Racism has fueled Donald Trump’s political persona for many years, but as the president’s re-election campaign struggles, his willingness to cling to racial animus and racial grievances like a political life-preserver has become more obvious.
Over the course of seven days, Trump promoted a video with a supporter shouting, “White power,” denounced Black Lives Matter as “a symbol of hate,” threatened to veto a defense bill over his support for Confederate generals’ names, delivered 4th-of-July messages with a less-than-subtle subtext, and targeted NASCAR’s Darrell “Bubba” Wallace, a prominent Black driver, with an obviously ugly tweet.
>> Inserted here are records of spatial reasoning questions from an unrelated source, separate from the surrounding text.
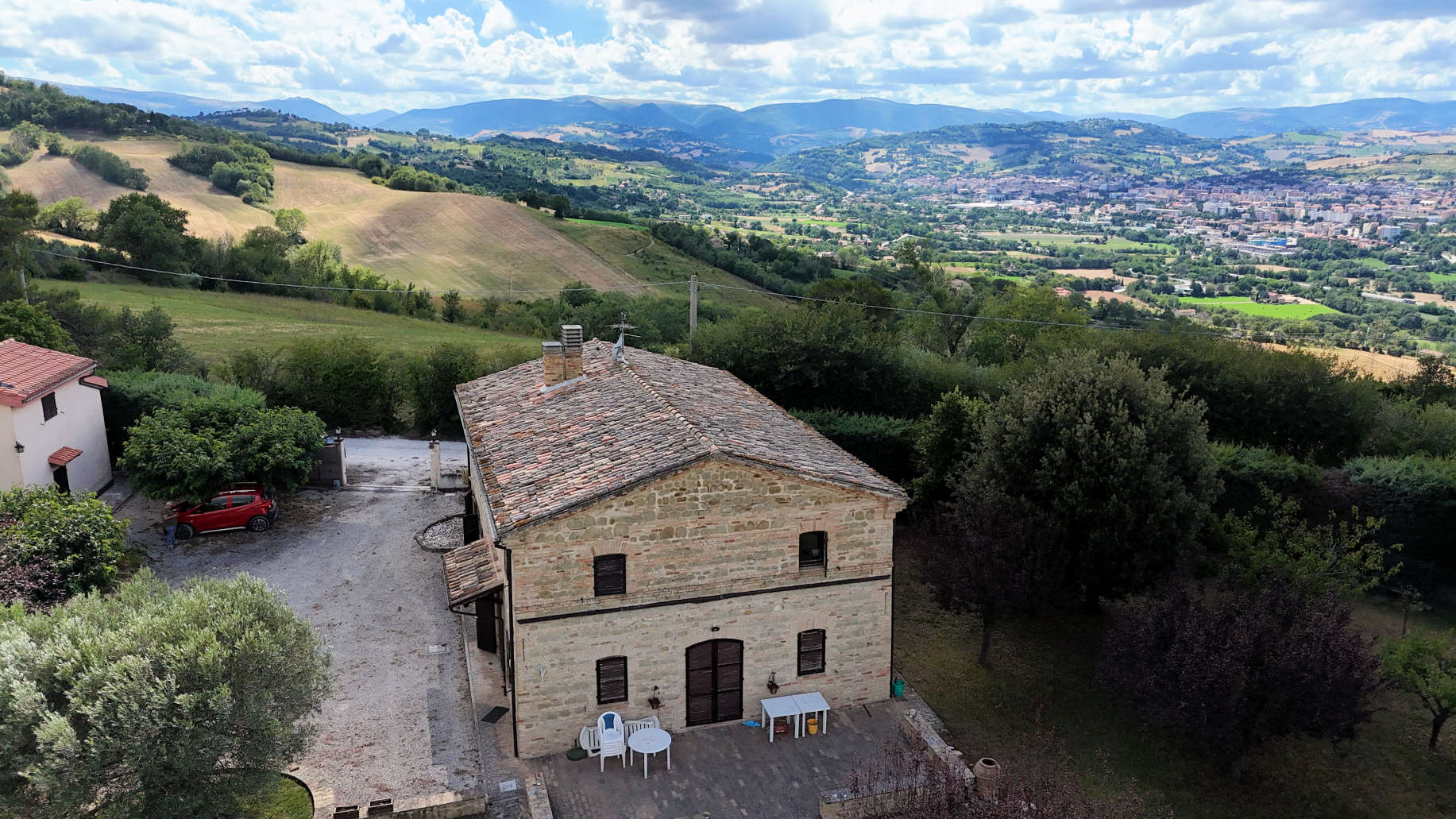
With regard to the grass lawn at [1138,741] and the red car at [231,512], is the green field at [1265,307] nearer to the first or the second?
the grass lawn at [1138,741]

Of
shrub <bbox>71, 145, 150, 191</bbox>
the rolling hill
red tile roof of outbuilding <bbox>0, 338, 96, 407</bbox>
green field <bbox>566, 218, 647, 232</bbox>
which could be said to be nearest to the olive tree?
red tile roof of outbuilding <bbox>0, 338, 96, 407</bbox>

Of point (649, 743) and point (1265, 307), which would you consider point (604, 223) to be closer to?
point (1265, 307)

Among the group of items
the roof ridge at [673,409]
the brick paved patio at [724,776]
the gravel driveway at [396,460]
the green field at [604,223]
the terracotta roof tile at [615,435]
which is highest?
the green field at [604,223]

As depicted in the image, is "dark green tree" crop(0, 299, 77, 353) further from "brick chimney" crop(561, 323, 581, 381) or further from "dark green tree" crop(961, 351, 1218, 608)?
"dark green tree" crop(961, 351, 1218, 608)

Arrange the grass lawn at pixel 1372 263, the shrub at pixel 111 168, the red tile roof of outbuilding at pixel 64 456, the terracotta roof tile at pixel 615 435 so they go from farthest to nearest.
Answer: the grass lawn at pixel 1372 263 < the shrub at pixel 111 168 < the red tile roof of outbuilding at pixel 64 456 < the terracotta roof tile at pixel 615 435

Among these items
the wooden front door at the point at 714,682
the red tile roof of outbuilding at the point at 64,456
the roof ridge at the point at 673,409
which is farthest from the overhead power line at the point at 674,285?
the red tile roof of outbuilding at the point at 64,456

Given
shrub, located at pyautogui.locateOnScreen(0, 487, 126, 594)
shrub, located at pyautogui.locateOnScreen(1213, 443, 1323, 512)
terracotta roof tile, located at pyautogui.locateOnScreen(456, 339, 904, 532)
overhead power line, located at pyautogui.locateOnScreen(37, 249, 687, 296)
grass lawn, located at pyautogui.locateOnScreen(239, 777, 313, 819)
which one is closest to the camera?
grass lawn, located at pyautogui.locateOnScreen(239, 777, 313, 819)
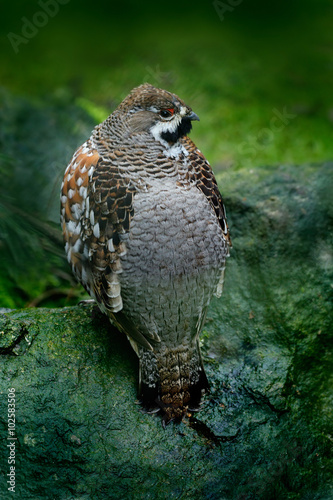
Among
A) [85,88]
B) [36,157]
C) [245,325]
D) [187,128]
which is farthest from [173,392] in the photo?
[85,88]

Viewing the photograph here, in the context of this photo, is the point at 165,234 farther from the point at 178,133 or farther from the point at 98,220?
the point at 178,133

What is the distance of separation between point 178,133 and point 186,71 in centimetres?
627

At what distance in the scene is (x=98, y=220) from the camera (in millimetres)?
3695

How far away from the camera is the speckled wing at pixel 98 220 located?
362 cm

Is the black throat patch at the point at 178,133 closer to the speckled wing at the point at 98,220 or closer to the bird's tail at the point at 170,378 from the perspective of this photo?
the speckled wing at the point at 98,220

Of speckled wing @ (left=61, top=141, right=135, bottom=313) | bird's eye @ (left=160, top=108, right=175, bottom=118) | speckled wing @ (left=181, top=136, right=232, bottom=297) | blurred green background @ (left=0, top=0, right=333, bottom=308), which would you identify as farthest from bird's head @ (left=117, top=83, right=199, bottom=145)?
blurred green background @ (left=0, top=0, right=333, bottom=308)

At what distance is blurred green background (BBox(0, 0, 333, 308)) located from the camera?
262 inches

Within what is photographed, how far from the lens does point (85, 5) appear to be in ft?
28.0

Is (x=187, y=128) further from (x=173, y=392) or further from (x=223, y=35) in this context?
(x=223, y=35)

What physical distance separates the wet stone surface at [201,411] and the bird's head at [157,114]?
1.47 meters

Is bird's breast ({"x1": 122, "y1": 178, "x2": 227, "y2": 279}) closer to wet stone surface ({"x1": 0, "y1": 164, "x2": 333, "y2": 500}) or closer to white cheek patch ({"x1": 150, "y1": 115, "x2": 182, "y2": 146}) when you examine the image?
white cheek patch ({"x1": 150, "y1": 115, "x2": 182, "y2": 146})

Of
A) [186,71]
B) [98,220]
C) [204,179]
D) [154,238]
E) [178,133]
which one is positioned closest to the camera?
[154,238]

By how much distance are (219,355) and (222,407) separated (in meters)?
0.46

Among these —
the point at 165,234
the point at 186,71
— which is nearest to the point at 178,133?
the point at 165,234
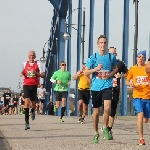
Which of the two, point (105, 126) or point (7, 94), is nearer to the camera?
point (105, 126)

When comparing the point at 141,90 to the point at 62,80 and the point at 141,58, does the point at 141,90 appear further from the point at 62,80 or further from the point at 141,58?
the point at 62,80

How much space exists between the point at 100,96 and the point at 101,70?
1.35 feet

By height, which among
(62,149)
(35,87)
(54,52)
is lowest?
(62,149)

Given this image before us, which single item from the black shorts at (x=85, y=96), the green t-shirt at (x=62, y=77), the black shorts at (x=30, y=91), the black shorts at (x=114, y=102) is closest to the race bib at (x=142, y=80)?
the black shorts at (x=114, y=102)

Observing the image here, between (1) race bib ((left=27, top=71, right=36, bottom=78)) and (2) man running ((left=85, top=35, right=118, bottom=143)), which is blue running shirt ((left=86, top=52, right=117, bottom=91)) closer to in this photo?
(2) man running ((left=85, top=35, right=118, bottom=143))

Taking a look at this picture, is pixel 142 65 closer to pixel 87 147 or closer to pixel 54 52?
pixel 87 147

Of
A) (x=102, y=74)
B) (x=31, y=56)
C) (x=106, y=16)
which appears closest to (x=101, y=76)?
(x=102, y=74)

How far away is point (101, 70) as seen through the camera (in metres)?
9.34

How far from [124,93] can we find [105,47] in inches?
665

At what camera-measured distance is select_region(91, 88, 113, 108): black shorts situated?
368 inches

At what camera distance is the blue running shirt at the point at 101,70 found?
368 inches

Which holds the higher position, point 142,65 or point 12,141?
point 142,65

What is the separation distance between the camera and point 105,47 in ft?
30.7

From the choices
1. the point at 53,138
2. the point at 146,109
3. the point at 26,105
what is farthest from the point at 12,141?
the point at 26,105
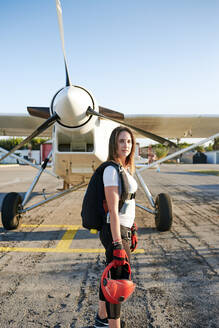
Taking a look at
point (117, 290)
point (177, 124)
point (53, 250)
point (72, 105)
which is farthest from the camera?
point (177, 124)

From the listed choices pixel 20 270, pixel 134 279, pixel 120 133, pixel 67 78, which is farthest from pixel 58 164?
pixel 120 133

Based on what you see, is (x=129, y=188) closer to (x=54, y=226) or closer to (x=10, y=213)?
(x=10, y=213)

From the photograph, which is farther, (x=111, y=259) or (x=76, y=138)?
(x=76, y=138)

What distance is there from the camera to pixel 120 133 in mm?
1791

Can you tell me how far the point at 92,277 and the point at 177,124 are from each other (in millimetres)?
5161

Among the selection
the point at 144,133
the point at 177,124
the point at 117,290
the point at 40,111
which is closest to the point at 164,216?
the point at 144,133

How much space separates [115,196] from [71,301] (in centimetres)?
113

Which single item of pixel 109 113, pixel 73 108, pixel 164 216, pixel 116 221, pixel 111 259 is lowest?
pixel 164 216

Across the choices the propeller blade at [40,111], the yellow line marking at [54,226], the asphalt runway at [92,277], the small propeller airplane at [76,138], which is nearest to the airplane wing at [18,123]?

The incidents came on the heels of a campaign rally in which Trump called COVID-19 “kung flu,” condemned those who protest in support of racial justice “thugs,” celebrated Confederate monuments as part of “our heritage,” and warned supporters of a hypothetical “very tough hombre” on the prowl, targeting unsuspecting households.
Many Americans have come to expect a degree of routine racism from the incumbent president, but recently, Trump has abandoned any sense of subtlety, making what was implicit far more overt.
And according to a Washington Post report, it’s making some Republicans nervous.
President Trump’s unyielding push to preserve Confederate symbols and the legacy of white domination, crystallized by his harsh denunciation of the racial justice movement Friday night at Mount Rushmore, has unnerved Republicans who have long enabled him but now fear losing power and forever associating their party with his racial animus.
Motivations are relevant in a situation like this. On the one hand, we see GOP officials who are increasingly “unnerved” by Trump’s racism, but on the other, we see their concern rooted not in the president’s reprehensible beliefs, but in their affects on the party’s electoral prospects.
Indeed, the article was explicit on this point, adding that on Capitol Hill, some Republicans — who, naturally, aren’t prepared to speak on the record — are concerned that “Trump’s fixation on racial and other cultural issues leaves their party running against the currents of change. Coupled with the coronavirus pandemic and related economic crisis, these Republicans fear he is not only seriously impairing his reelection chances but also jeopardizing the GOP Senate majority and its strength in the House.”